◆ Task
Could you extract the text of every record below, word for word, and leave the pictures out of your answer?

>> Start Data provided

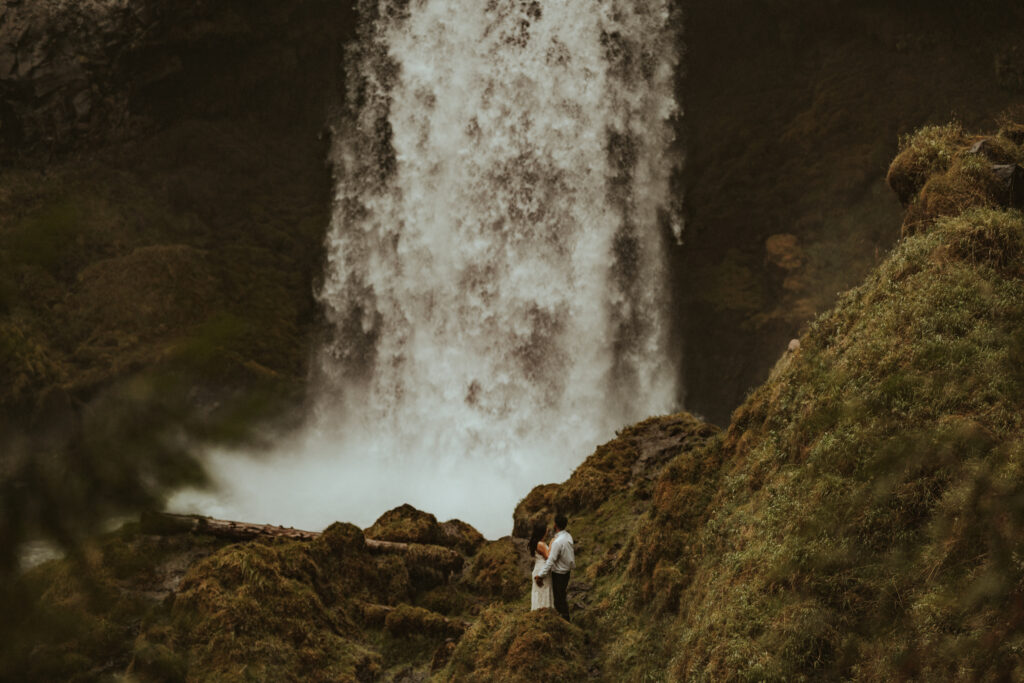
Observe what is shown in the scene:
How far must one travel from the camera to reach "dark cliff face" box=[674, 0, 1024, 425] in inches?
1265

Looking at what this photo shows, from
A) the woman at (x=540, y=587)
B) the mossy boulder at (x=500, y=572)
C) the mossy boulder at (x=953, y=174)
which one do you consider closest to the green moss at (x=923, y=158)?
the mossy boulder at (x=953, y=174)

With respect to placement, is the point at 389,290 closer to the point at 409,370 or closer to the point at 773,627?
the point at 409,370

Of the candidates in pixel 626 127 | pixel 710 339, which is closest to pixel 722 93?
pixel 626 127

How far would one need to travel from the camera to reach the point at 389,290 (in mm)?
38500

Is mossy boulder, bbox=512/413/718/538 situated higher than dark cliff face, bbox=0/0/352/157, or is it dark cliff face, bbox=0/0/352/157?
A: dark cliff face, bbox=0/0/352/157

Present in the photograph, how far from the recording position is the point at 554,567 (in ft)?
41.4

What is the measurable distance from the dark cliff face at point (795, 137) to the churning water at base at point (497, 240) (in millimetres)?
1500

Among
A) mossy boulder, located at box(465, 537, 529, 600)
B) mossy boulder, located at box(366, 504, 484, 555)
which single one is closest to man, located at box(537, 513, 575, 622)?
mossy boulder, located at box(465, 537, 529, 600)

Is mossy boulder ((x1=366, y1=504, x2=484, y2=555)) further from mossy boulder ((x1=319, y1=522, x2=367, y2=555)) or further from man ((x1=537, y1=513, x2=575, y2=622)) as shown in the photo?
man ((x1=537, y1=513, x2=575, y2=622))

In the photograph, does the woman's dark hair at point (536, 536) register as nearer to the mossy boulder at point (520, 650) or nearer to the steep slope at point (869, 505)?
the mossy boulder at point (520, 650)

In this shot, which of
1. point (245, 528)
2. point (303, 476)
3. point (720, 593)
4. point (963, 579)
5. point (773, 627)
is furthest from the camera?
point (303, 476)

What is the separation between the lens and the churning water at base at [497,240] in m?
36.7

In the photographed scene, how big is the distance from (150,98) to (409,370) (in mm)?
14499

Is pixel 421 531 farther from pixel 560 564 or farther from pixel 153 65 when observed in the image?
pixel 153 65
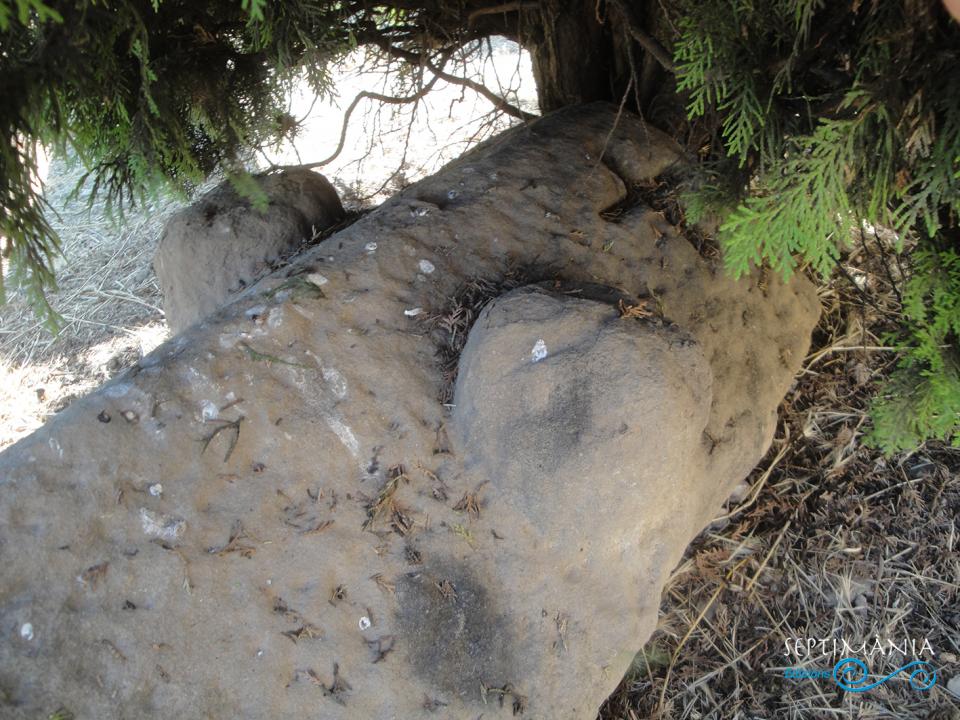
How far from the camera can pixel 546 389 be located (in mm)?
2375

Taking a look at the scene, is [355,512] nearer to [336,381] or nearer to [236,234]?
[336,381]

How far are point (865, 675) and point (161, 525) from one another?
9.97ft

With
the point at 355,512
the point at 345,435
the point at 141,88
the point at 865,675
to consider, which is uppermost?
the point at 141,88

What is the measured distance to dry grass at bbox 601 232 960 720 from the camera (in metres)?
3.30

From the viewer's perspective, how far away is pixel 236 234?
3.42m

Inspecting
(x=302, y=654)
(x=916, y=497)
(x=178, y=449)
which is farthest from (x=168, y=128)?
(x=916, y=497)

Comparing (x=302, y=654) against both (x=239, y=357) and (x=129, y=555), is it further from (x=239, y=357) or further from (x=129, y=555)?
(x=239, y=357)

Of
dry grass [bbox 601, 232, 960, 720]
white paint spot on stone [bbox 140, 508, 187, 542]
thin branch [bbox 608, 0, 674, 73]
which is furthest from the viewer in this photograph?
dry grass [bbox 601, 232, 960, 720]

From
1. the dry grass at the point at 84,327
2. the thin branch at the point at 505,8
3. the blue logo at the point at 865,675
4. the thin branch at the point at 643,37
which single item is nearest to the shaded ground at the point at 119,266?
the dry grass at the point at 84,327

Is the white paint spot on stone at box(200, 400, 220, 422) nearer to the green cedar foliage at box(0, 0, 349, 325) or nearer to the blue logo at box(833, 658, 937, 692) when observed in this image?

>> End Data provided

◆ Solution below
Observe what is shown in the scene:
How far must one travel from the camera to reach "dark cliff face" box=[674, 0, 1024, 425] in inches?
1265

Looking at what this photo shows, from
A) the woman at (x=540, y=587)
B) the mossy boulder at (x=500, y=572)
C) the mossy boulder at (x=953, y=174)
which one do you consider closest to the green moss at (x=923, y=158)?
the mossy boulder at (x=953, y=174)

With respect to placement, is the point at 389,290 closer to the point at 409,370 or closer to the point at 773,627?
the point at 409,370

Of the candidates in pixel 626 127 | pixel 710 339, which is closest to pixel 722 93?
pixel 626 127

How far would one need to travel from the camera to reach the point at 389,290 (in mm)?
38500

Is mossy boulder, bbox=512/413/718/538 situated higher than dark cliff face, bbox=0/0/352/157, or is it dark cliff face, bbox=0/0/352/157?
A: dark cliff face, bbox=0/0/352/157

Present in the photograph, how far from the recording position is the point at 554,567 (in ft)?
41.4

What is the measurable distance from the dark cliff face at point (795, 137) to the churning water at base at point (497, 240) (in millimetres)?
1500

Among
A) mossy boulder, located at box(465, 537, 529, 600)
B) mossy boulder, located at box(366, 504, 484, 555)
which single one is closest to man, located at box(537, 513, 575, 622)?
mossy boulder, located at box(465, 537, 529, 600)

Is mossy boulder ((x1=366, y1=504, x2=484, y2=555)) further from mossy boulder ((x1=319, y1=522, x2=367, y2=555)) or further from man ((x1=537, y1=513, x2=575, y2=622)) as shown in the photo?
man ((x1=537, y1=513, x2=575, y2=622))

In the photograph, does the woman's dark hair at point (536, 536) register as nearer to the mossy boulder at point (520, 650) or nearer to the steep slope at point (869, 505)?
the mossy boulder at point (520, 650)

In this shot, which of
1. point (245, 528)
2. point (303, 476)
3. point (720, 593)
4. point (963, 579)
5. point (773, 627)
is furthest from the camera?
point (303, 476)

What is the separation between the lens and the churning water at base at [497,240] in m?
36.7

In the photographed scene, how big is the distance from (150,98) to (409,370) (in mm)?
14499

Is pixel 421 531 farther from pixel 560 564 or farther from pixel 153 65 when observed in the image?
pixel 153 65
How far from the camera can pixel 546 389 be located (in mm)?
2375

Taking a look at the scene, is [355,512] nearer to [336,381] or nearer to [236,234]?
[336,381]

How far are point (865, 675) and point (161, 525) from one another?
9.97ft

With
the point at 355,512
the point at 345,435
the point at 141,88
the point at 865,675
to consider, which is uppermost?
the point at 141,88

What is the measured distance to dry grass at bbox 601 232 960 720 from the camera (in metres)?
3.30

From the viewer's perspective, how far away is pixel 236 234?
3.42m

Inspecting
(x=302, y=654)
(x=916, y=497)
(x=178, y=449)
which is farthest from (x=168, y=128)?
(x=916, y=497)

Comparing (x=302, y=654) against both (x=239, y=357) and (x=129, y=555), is it further from (x=239, y=357) or further from (x=129, y=555)?
(x=239, y=357)

Of
dry grass [bbox 601, 232, 960, 720]
white paint spot on stone [bbox 140, 508, 187, 542]
thin branch [bbox 608, 0, 674, 73]
which is furthest from the viewer in this photograph?
dry grass [bbox 601, 232, 960, 720]

From
1. the dry grass at the point at 84,327
2. the thin branch at the point at 505,8
3. the blue logo at the point at 865,675
4. the thin branch at the point at 643,37
which single item is nearest to the shaded ground at the point at 119,266?
the dry grass at the point at 84,327

Is the white paint spot on stone at box(200, 400, 220, 422) nearer to the green cedar foliage at box(0, 0, 349, 325) or nearer to the blue logo at box(833, 658, 937, 692) when observed in this image?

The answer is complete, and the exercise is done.